James Prideaux (August 29, 1927 – November 18, 2015) was an American playwright known for The Last of Mrs. Lincoln.

Prideaux was born in 1927 as James Priddy in South Bend, Indiana, the son of Lloyd Priddy, a professional photographer, and Beulah Shirey.

Wanting to become an actor, he adopted a new name and relocated to Chicago and then New York, but found his metier as a writer. He wrote for magazines such as Playboy and the Ladies Home Journal and joined the Barr-Wilder-Albee Playwrights Unit, a theater workshop.

For The Last of Mrs Lincoln, he won the Drama Desk Award for Most Promising Playwright in 1973. He also wrote Postcards, Lemonade, The Orphans, Laughter in the Shadow of the Trees, and Abraham Lincoln Dies at Versailles.
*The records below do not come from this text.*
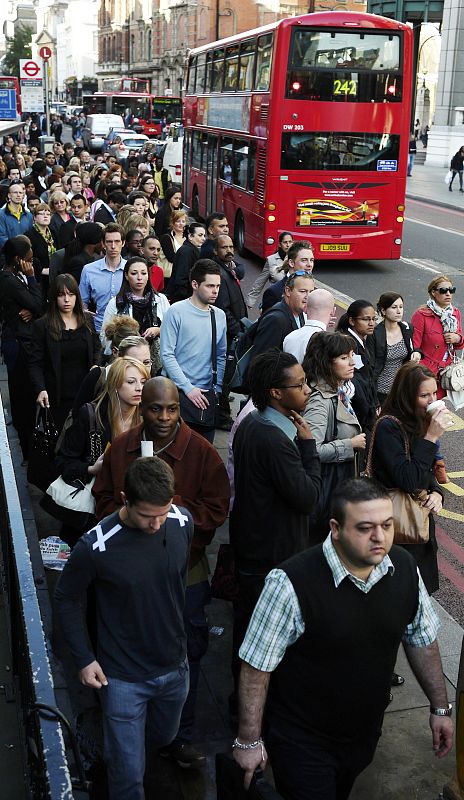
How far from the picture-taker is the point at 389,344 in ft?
23.3

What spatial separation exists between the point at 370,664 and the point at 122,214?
7.47m

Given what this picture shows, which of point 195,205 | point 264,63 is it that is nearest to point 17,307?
point 264,63

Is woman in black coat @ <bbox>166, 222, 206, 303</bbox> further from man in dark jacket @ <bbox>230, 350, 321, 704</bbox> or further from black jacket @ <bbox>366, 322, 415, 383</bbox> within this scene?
man in dark jacket @ <bbox>230, 350, 321, 704</bbox>

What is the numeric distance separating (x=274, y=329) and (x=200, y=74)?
17908mm

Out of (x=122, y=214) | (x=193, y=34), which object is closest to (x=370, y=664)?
(x=122, y=214)

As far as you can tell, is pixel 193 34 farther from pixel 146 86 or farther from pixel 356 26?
pixel 356 26

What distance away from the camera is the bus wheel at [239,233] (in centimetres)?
1831

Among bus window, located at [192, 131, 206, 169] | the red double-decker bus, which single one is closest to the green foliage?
bus window, located at [192, 131, 206, 169]

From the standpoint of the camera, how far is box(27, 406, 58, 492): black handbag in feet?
19.3

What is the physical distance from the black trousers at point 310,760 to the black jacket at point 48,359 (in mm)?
3516

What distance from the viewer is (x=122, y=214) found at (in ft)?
32.2

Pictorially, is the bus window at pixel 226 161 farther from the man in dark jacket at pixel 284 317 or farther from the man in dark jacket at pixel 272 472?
the man in dark jacket at pixel 272 472

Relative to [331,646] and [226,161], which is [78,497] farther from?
[226,161]

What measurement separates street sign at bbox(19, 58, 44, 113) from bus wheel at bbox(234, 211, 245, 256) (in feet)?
50.5
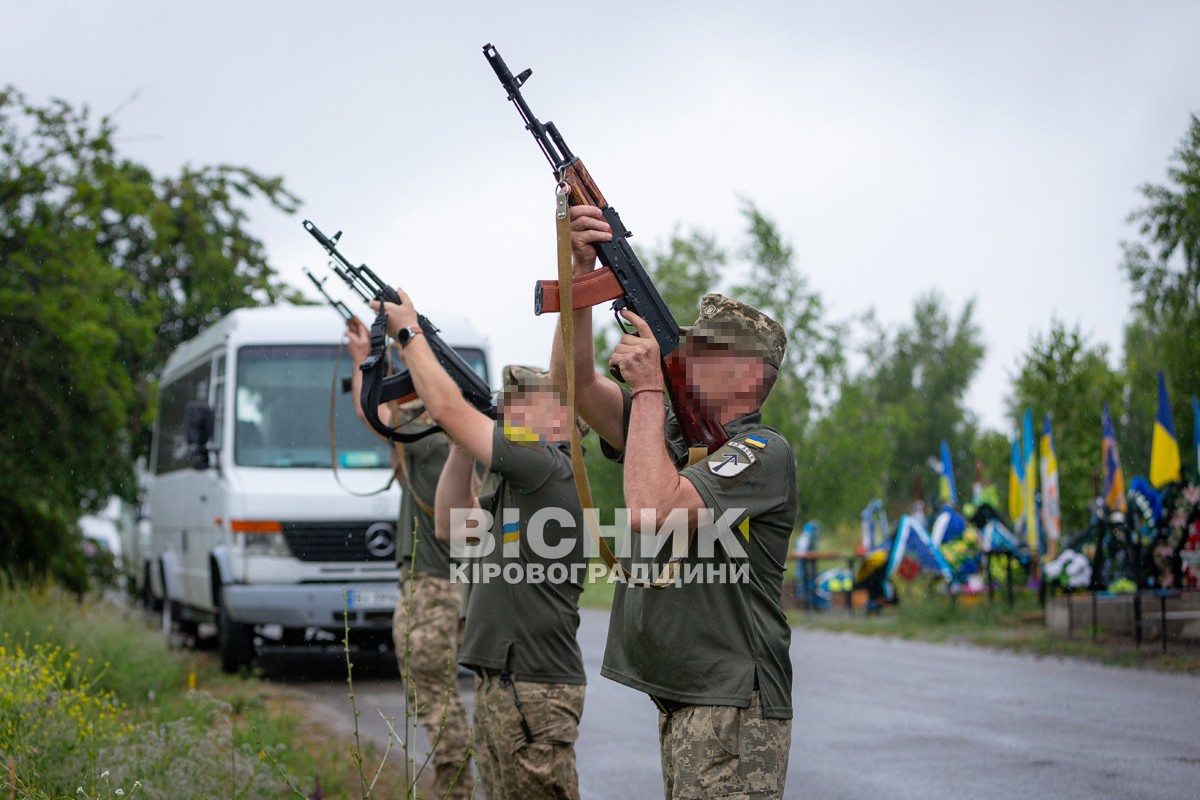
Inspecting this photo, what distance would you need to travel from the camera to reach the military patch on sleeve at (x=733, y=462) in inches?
131

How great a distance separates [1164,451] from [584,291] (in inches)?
509

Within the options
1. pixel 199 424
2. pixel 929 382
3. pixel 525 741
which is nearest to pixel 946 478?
pixel 199 424

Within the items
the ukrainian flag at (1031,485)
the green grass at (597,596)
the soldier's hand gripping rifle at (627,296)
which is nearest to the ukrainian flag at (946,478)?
the ukrainian flag at (1031,485)

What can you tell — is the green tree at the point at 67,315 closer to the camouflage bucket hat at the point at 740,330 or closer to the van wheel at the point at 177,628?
the van wheel at the point at 177,628

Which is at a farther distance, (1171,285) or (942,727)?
(1171,285)

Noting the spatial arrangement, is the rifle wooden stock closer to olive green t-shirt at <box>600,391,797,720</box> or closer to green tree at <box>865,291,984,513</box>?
olive green t-shirt at <box>600,391,797,720</box>

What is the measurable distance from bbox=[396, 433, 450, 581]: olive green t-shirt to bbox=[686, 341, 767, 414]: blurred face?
351 centimetres

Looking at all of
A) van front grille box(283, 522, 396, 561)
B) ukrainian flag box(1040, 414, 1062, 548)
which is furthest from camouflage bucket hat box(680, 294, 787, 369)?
ukrainian flag box(1040, 414, 1062, 548)

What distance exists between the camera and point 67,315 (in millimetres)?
14172

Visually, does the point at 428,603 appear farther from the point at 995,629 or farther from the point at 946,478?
the point at 946,478

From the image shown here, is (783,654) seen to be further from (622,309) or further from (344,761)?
(344,761)

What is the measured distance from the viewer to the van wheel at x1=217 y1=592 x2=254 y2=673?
11.9 metres

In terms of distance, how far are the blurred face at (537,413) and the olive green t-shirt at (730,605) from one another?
3.64ft

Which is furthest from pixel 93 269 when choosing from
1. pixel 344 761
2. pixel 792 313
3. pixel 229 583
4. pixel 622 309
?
pixel 792 313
Moving to television, he wrote The Secret Storm. He became friends with Katharine Hepburn, who acted in many of his films, such as Mrs. Delafield Wants to Marry (1986), Laura Lansing Slept Here (1988), The Man Upstairs (1992). He received a Primetime Emmy nomination for Outstanding Television Movie for producing Mrs. Delafield Wants to Marry. In 1996, he published his memoirs Knowing Hepburn and Other Curious Experiences.

He died of a stroke in West Hills, Los Angeles on November 18, 2015.